私は新緑を眺めたり、それに触れたりするのが好きだからであり、その森林浴は温泉と似たような効能をきっと私に与えているようだ。
あんなに待っていたのにあっと言う間に逃げ足早く花吹雪となった桜が舞う頃、三沢川には海から遥々登ってきたマルタウグイが現れる。
いつもいないマルタウグイの姿を確認すると自然と私の口角があがり、あんにはちょっと待っていてもらってしばらく川の中を眺めるのである。
最近は浅瀬で田をならすように砂場を全身でならし、二匹寄り添い産卵をする姿も嬉しくなって眺めている。

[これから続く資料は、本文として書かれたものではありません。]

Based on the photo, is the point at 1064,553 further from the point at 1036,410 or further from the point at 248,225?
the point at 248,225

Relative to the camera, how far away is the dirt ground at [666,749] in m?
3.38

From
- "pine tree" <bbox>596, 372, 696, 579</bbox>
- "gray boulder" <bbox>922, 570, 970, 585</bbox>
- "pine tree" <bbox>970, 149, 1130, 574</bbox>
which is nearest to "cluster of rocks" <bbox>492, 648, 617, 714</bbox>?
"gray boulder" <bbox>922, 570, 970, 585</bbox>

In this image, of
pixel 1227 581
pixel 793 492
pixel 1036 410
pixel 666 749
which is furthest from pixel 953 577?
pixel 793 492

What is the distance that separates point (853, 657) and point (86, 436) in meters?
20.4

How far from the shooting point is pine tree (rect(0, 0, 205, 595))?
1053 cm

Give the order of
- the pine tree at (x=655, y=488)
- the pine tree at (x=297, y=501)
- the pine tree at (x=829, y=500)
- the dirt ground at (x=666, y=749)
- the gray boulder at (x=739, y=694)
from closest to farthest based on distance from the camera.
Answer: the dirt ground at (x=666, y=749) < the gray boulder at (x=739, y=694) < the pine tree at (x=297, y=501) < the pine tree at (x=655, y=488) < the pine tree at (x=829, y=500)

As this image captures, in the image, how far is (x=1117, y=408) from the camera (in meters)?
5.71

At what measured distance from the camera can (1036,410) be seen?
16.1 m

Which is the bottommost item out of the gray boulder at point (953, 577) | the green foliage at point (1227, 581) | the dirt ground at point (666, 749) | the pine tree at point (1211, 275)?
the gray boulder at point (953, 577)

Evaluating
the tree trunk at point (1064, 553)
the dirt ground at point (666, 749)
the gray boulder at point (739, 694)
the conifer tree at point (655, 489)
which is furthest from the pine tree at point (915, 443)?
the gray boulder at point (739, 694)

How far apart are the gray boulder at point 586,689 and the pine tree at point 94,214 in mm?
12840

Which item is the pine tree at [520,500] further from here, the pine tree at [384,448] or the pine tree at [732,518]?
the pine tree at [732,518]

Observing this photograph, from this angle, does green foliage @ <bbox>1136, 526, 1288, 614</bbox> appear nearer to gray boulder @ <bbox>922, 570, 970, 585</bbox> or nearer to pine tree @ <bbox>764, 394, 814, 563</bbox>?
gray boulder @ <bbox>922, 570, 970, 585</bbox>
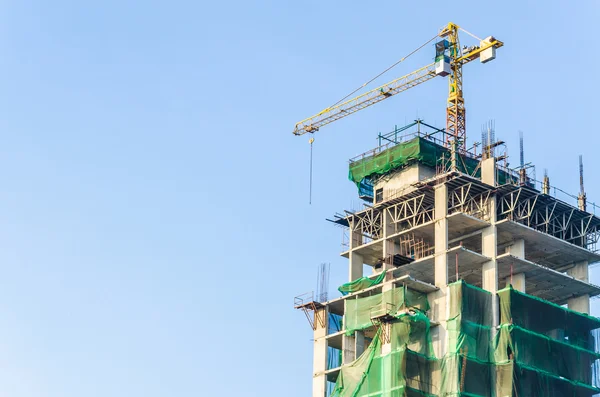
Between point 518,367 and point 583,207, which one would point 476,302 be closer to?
point 518,367

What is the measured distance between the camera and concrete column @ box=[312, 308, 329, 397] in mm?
148750

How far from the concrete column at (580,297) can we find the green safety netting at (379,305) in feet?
57.3

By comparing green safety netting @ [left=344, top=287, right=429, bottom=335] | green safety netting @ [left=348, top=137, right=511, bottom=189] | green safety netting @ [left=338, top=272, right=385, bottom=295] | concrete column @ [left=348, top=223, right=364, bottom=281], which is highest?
green safety netting @ [left=348, top=137, right=511, bottom=189]

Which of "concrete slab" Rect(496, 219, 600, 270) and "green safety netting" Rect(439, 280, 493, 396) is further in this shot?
"concrete slab" Rect(496, 219, 600, 270)

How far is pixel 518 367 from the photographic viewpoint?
459 feet

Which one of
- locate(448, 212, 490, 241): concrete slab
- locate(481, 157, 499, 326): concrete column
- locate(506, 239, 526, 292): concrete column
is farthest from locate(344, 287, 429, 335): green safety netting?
locate(506, 239, 526, 292): concrete column

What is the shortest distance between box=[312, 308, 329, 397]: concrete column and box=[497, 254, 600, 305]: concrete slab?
1890 centimetres

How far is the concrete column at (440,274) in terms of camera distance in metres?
142

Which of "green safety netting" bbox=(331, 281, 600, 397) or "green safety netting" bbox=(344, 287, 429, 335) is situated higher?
"green safety netting" bbox=(344, 287, 429, 335)

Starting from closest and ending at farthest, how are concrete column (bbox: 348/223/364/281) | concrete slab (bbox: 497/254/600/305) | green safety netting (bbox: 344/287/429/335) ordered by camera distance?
green safety netting (bbox: 344/287/429/335) → concrete slab (bbox: 497/254/600/305) → concrete column (bbox: 348/223/364/281)

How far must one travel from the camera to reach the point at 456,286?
14162cm

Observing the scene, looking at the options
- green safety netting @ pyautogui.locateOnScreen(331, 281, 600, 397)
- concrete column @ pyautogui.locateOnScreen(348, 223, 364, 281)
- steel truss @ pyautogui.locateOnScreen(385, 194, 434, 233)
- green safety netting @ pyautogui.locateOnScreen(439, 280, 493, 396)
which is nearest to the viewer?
green safety netting @ pyautogui.locateOnScreen(439, 280, 493, 396)

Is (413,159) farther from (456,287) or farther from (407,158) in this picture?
(456,287)

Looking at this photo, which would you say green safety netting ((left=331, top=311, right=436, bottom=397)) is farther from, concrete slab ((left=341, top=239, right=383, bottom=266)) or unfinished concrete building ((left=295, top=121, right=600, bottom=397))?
concrete slab ((left=341, top=239, right=383, bottom=266))
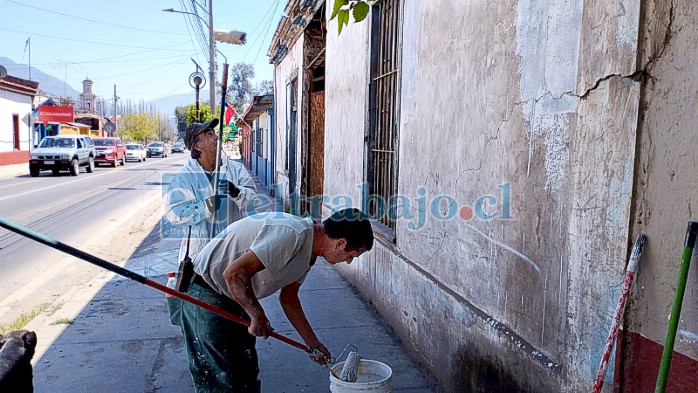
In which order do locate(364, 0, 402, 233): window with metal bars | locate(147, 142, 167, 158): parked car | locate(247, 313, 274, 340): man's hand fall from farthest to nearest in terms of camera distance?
locate(147, 142, 167, 158): parked car, locate(364, 0, 402, 233): window with metal bars, locate(247, 313, 274, 340): man's hand

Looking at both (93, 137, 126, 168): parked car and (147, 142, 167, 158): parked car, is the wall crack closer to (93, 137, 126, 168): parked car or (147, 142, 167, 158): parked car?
(93, 137, 126, 168): parked car

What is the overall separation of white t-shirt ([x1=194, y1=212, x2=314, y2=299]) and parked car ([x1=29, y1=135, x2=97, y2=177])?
74.8 ft

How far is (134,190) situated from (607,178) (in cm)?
1851

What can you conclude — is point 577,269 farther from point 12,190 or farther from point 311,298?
point 12,190

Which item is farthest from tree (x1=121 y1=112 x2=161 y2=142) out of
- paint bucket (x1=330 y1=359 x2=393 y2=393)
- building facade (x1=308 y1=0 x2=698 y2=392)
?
paint bucket (x1=330 y1=359 x2=393 y2=393)

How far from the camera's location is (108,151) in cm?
3291

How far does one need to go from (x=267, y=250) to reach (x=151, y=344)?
105 inches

彼らは産卵を終えるとさよならも言わず、いつの間にか姿を消すのである。
そして、次に海からやって来るのはアユである。
これも私にとって楽しみの一つである。
今日もホトトギスの声を聴いた。
実は恥ずかしい話ではあるが、私はホトトギスとはキリギリスの仲間でないかとずっと思っていた。
鳴かずなら鳴くまで待とうとか言うのだから、籠の中のキリギリスらしきホトトギスが鳴くのを見ながらじっと待っているのだと勝手に思い込んでいた。
なぜなら敵対する武将を追い込み、落城をするのを眺めながらうたったものなのだから、春先から山のどこかで鳴く鳥ではないと思い込んでいたのである。
でも、今ではその鳴き声も分かるようになると古の人たちから愛されていたさえずりを私も愛する一体感を味わう楽しみが生まれて来た。
私はまだまだであり、まだまだ知らないことが多い、きっとまだまだのうちに人生を終えるのかも知れないが、それまで知る楽しみを持ち続けあること、成長し続ける喜びは無くなることはないと言う明日を知るとまたほっとするのである。
知らなかったことを知った私はそれ以前の私と同じではない、でも、いつかそれを忘れることもあり、また忘れることも必要であり、そんな曖昧なことをも私が私であることを成しているのだとつくづく思うのである。